The Commissioners raised four issues.
Not really. Let’s do some simple math.
- Fewer employees to get in trouble. The PEC addresses complaints generated by the behavior of the 4000+ City employees. Fewer than five, likely only two or three, will be involved in using the DAC software. That’s 0.1% of the existing workload.
- Few hours of activity. As originally scoped, the DAC would be staffed all day and night year round. Plans changed, funding was cut and now it will be an on-demand service. Oakland Police knew of 98 protests in 2014 and activated the Emergency Operations Center (where the DAC lives) for 14 of them, about 15% of the time. So let’s say they turn on the DAC for a two-hour look-see 85 times a year and for two shifts 15 times. That’s 410 hours of use a year, or 4.7% of the originally planned 8760 hours/year.
- Small geography being watched. Oakland has 806 miles of streets. There fewer than 4 miles of street bordering the Port of Oakland. And it’s not a pedestrian hot spot. So the exposure to people who might have privacy, speech, or assembly concerns is vanishingly small. Less than 0.5% of the DAC’s original beat.
0.1% * 4.7% * 0.5% * 33% is a vanishingly small impact. The DAC’s use and application would have to change radically for enough people to be affected by the DAC to create a material risk to the PEC’s whistleblower pipeline.
New expertise needed.
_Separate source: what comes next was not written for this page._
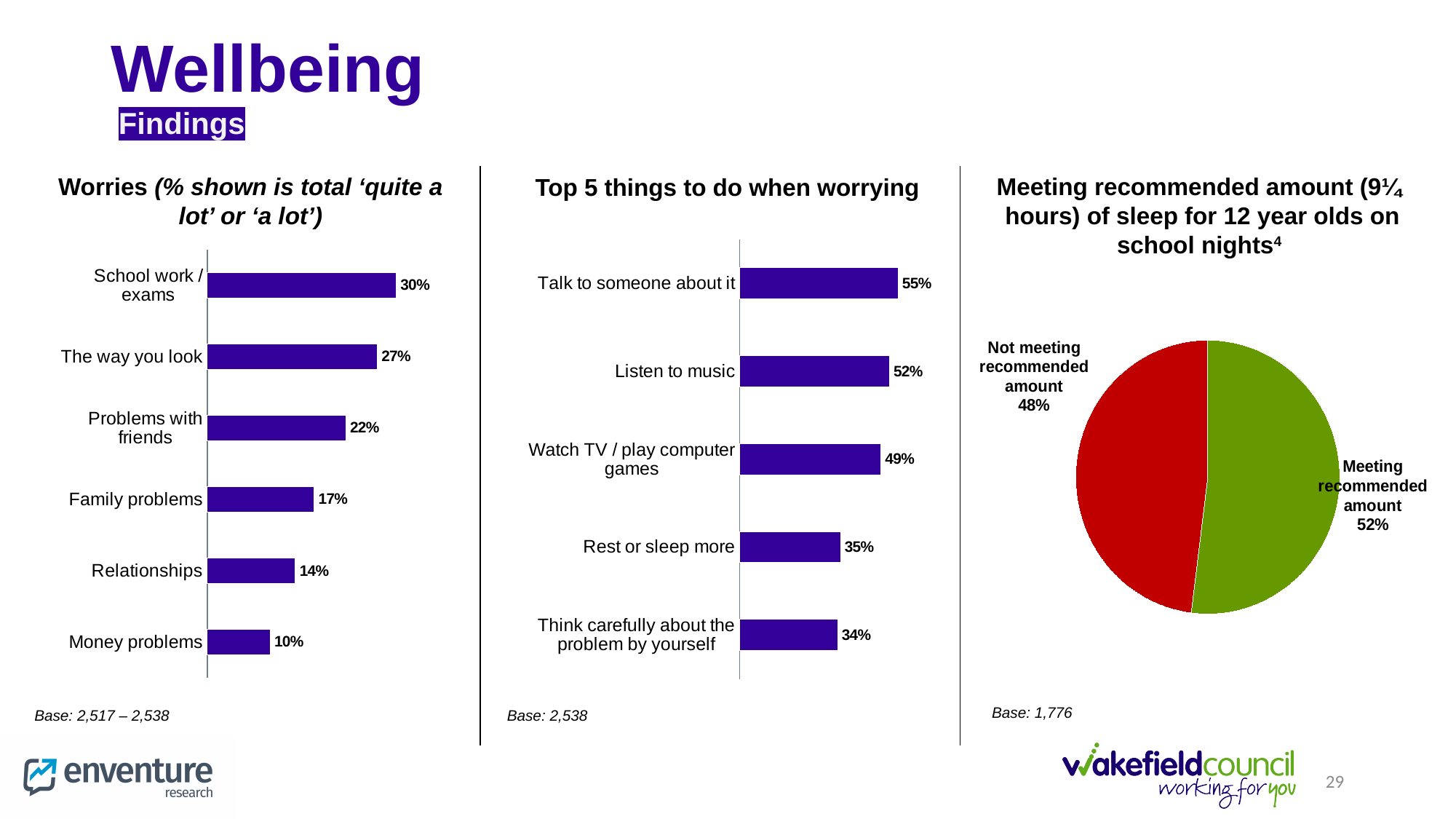
In the pie chart on the right, what colour is the 'Not meeting recommended amount' slice? Red In the 'Top 5 things to do when worrying' chart, what is the difference between 'Talk to someone about it' and 'Think carefully about the problem by yourself'? 21% In the 'Worries' chart, how many categories are plotted? 6 In the 'Worries' chart, what is the difference between 'The way you look' and 'Family problems'? 10% In the 'Worries' chart, which category has the lowest value? Money problems In the pie chart on the right, what share is 'Meeting recommended amount'? 52% In the 'Top 5 things to do when worrying' chart, which category has the highest value? Talk to someone about it What kind of chart is the 'Top 5 things to do when worrying' chart? Bar chart In the 'Top 5 things to do when worrying' chart, what percentage is shown for 'Listen to music'? 52% In the 'Top 5 things to do when worrying' chart, which is larger: 'Rest or sleep more' or 'Watch TV / play computer games'? Watch TV / play computer games In the 'Worries' chart, what percentage is shown for 'School work / exams'? 30% In the pie chart on the right, which slice is larger: 'Meeting recommended amount' or 'Not meeting recommended amount'? Meeting recommended amount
Privacy competence is not required now. PEC staff must master the laws, regulations, and practices for each area where they administer justice. This requires time and training. How could the PEC rapidly become sufficiently knowledgeable and skilled to do a good job without extra headcount and specialized experts?
Assuming even one privacy matter comes before the PEC, this is a fair concern.
Uneven justice for whistleblowers. The new policy calls for three different organizations provide privacy oversight, whistleblower investigations, and public ombudsman services. Today, the PEC and Auditor have different protocols and standards for administering whistleblower investigations. For instance the Auditor’s investigations may be public and optional while the PEC’s investigations are private and mandatory. Their abilities to order operational changes or to punish are different. Could we see different outcomes for the same issue depending on who the whistleblower calls?
Good question. The Policy doesn’t address this. Suggestions?
Duplication of effort. Do we really want to build the oversight, ombudsman, and whistleblower capacity three times?
It’s their duty. Government abuse of the federal and state constitutions or of the City’s charter is within scope for the PEC, City Auditor, and the new privacy committee/commission.
Variety works. City staff and the public perceive real differences between the PEC, Auditor, and the privacy group. The Auditor’s office is known for public crackdowns on waste and poor management. The PEC is known for adeptly resolving conflicts of interest and employee relations investigations. And the privacy group may be known for a focus on civil liberties. Each brand will appeal to different employees in different situations. So they are more likely, as a whole, to report abuse to someone.
Those are my answers and explanations so far. And they’re rough and incomplete, perhaps outright wrong. Are there better answers? Better questions? Or better ways of framing the problems? Chime in.